アルミの製錬には大量の電力が消費されるが、その85%を火力発電水力発電に依存している。アジア・オセアニア・アフリカでは火力発電が、欧州・南米は水力発電が主流である。その他の地域をみると、アイスランドは地熱、フランスは原子力、中東は天然ガスがそれぞれ主流である。

2019年の全世界の電解アルミの生産量は6,433万㌧。二酸化炭素排出量は10.52億㌧と推定されている。2005年~2019年の期間、世界のアルミ製錬による二酸化炭素排出量は5.55億㌧から10.52億㌧に増加し、その率は89.55%、CAGR(年平均成長率)は4.36%にのぼった。

1.ダブルカーボン政策のアルミ産業に及ぼす影響:

2019年~2020年の期間でアルミ製錬向けの電気消費量は全国の6%以上を占めていたと推定されている。Baiinfoによると、2019年中国のアルミ製錬の86%は火力発電による。Antaikeによると、2019年のアルミ製錬で排出された二酸化炭素は4.12億㌧で、同年の国内総排出量の約4%を占め、他の金属や非金属材料を遥かに凌駕している。

製錬向けで二酸化炭素大量排出の主因は火力自家発電にある。アルミを電解製錬する際の電力源は火力発電と水力発電の2種類がある。アルミニウム1㌧を電気製錬する際の二酸化炭素排出量は、火力発電の場合は11.2億㌧、水力発電の場合はほぼゼロである。

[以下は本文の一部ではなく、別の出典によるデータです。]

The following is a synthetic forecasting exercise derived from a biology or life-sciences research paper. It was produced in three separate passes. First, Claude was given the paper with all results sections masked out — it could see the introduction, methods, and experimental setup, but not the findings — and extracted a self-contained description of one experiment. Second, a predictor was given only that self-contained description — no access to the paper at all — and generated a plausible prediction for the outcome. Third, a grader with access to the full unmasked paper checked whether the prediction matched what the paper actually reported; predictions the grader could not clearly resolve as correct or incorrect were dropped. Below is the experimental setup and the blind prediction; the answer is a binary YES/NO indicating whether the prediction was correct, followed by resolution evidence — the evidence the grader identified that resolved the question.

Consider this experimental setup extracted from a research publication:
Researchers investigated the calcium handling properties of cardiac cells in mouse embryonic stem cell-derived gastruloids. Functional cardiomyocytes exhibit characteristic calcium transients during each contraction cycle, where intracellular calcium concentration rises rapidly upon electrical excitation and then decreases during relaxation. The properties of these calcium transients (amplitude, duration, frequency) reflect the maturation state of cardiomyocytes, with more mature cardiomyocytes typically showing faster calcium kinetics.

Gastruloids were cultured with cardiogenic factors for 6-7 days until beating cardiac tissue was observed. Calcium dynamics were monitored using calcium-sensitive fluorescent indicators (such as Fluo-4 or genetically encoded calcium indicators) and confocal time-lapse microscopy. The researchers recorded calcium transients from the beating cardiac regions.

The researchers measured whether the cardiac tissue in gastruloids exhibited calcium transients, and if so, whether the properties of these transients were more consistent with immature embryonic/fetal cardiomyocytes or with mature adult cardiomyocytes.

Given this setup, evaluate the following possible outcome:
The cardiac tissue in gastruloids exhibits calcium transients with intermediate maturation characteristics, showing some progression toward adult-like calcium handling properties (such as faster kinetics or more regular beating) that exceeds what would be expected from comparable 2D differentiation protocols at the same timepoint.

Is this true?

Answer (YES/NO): NO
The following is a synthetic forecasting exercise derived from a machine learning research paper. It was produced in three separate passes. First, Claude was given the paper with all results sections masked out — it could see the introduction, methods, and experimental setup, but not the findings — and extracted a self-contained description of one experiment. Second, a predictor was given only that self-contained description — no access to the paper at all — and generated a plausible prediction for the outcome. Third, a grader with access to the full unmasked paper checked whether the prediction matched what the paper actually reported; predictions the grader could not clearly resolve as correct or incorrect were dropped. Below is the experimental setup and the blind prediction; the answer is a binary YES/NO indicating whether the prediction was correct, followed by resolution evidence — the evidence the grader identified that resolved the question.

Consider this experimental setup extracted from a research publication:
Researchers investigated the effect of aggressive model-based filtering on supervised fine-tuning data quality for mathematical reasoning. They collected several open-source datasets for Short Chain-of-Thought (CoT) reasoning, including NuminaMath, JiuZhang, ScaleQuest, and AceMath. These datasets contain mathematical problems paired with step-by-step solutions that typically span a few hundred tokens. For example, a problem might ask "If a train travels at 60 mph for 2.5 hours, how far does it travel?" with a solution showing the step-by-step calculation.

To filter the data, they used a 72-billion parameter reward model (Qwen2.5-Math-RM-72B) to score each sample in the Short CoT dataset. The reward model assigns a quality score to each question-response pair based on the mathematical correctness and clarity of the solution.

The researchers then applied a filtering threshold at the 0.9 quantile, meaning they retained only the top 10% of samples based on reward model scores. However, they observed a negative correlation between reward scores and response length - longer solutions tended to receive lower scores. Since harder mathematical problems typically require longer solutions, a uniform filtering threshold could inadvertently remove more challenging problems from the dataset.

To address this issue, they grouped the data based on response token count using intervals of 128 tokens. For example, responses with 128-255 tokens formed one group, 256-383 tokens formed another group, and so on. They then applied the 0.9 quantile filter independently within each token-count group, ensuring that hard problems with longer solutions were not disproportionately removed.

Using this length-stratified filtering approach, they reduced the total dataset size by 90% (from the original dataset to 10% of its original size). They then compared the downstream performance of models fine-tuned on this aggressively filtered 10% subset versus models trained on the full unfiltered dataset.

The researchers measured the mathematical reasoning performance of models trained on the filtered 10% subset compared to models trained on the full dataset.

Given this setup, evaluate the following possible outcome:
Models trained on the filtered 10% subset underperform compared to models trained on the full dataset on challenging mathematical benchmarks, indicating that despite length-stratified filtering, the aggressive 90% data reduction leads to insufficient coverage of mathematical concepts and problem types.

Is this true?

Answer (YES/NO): NO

中国のアルミ製錬に使用される電力源は、自給電力系統電力とに分かれる。2019年末の中国における製錬工場の電力自給率は65%で、ほぼすべて火力発電による。そのうち系統電力の占める割合は約35%で、内訳は火力発電は21%、クリーンエネルギーは14%を占めている。

Antaikeは、第14次五箇年計画において省エネと排出削減が推進され、今後アルミ製錬業のエネルギー構造は必ず転換されていくだろうと予測している。特に現在企画中のアルミ製錬でのクリーンエネルギーの比重が2019年の14%から24%へと大きく増すことが予想されている。中国のエネルギー構造が全体的に改善されて行き、製錬業のエネルギー構造は更に最適化されていくことだろう。

2.火力発電の依存度減少へ:

中国がカーボンニュートラルを目指すと宣言した以降、火力発電への依存度に減少傾向が見られる。炭素排出料が課金されるなど厳しい規制が施されており、自家発電のメリットが薄まっていく方向にある。高コストという圧力の下で、新規のアルミ電解製錬プロジェクトのほとんどは、南西部の豊富な水資源を利用した水力発電のできる地域に集中している。今後火力発電の利用は徐々に減少していくであろう。

3.水力発電のメリットはますます顕著に:

水力発電は中国で最も低コストの非化石エネルギーだ。2020年、中国の水力発電の設備容量は3.7億KWに達し、各種発電設備の総容量の16.8%を占め、石炭に次ぐ従来型エネルギー資源となった。しかし、水力資源の開発には限界のあることがこのほど分かった。全国で開発が可能な水力発電の容量は7億KW未満で、水資源の利用が限定的であることがこのほど中国発電水力調査で明らかにされたのだ。

中国では現在、小規模な水力発電所は閉鎖され、新規で大規模なプロジェクトは困難になっているのが現状である。従って、既存の水力発電によるアルミ電解製錬事業はコスト面において大きな競争力を持っていると言える。2022年末までに小規模水力発電所7,000カ所以上が閉鎖される計画である。一方大規模な水力発電所の建設には住民の移転問題が絡み、建設期間が長期にわたることが懸念される。

4.今後の主流は再生アルミに:

アルミニウムの生産はボーキサイトの採掘、アルミナ精製、陽極調製、電気分解、インゴット製造と5つの工程が含まれ、それぞれエネルギー消費量の占める割合は1%、21%、2%、74%、2%となっている。再生アルミニウムの製造には前処理・製錬・輸送の3段階があり、それぞれエネルギー消費量の占める割合は56%、24%、20%となっている。

再生アルミの使途は今後、合金地金の純度と機械特性および鋳造技術の向上で、建築・通信・電子・包装・自動車などへと利用分野が広がっていくだろう。

再生アルミ業界はリサイクル産業と循環型経済のカテゴリーに属しているが、国の奨励産業リストに加えられたことで、企業は新規事業を開始するに際しての政府の許認可、融資および土地利用などに係る審査に、政府からの支援策を受けることができる。同時に、政府は再生アルミ産業の発展のために、低水準企業の閉鎖・淘汰を図るとともに市場環境の改善など一連の支援策を打ち出している。

参考:

3060ダブルカーボン:2020年から始められた中国の脱炭素政策、「双炭」とも呼ばれる。

①2030年までにCO2排出量を減少に転じさせる(Carbon Peakout)。

②2060年までにCO2排出量をゼロにする(Carbon Control)。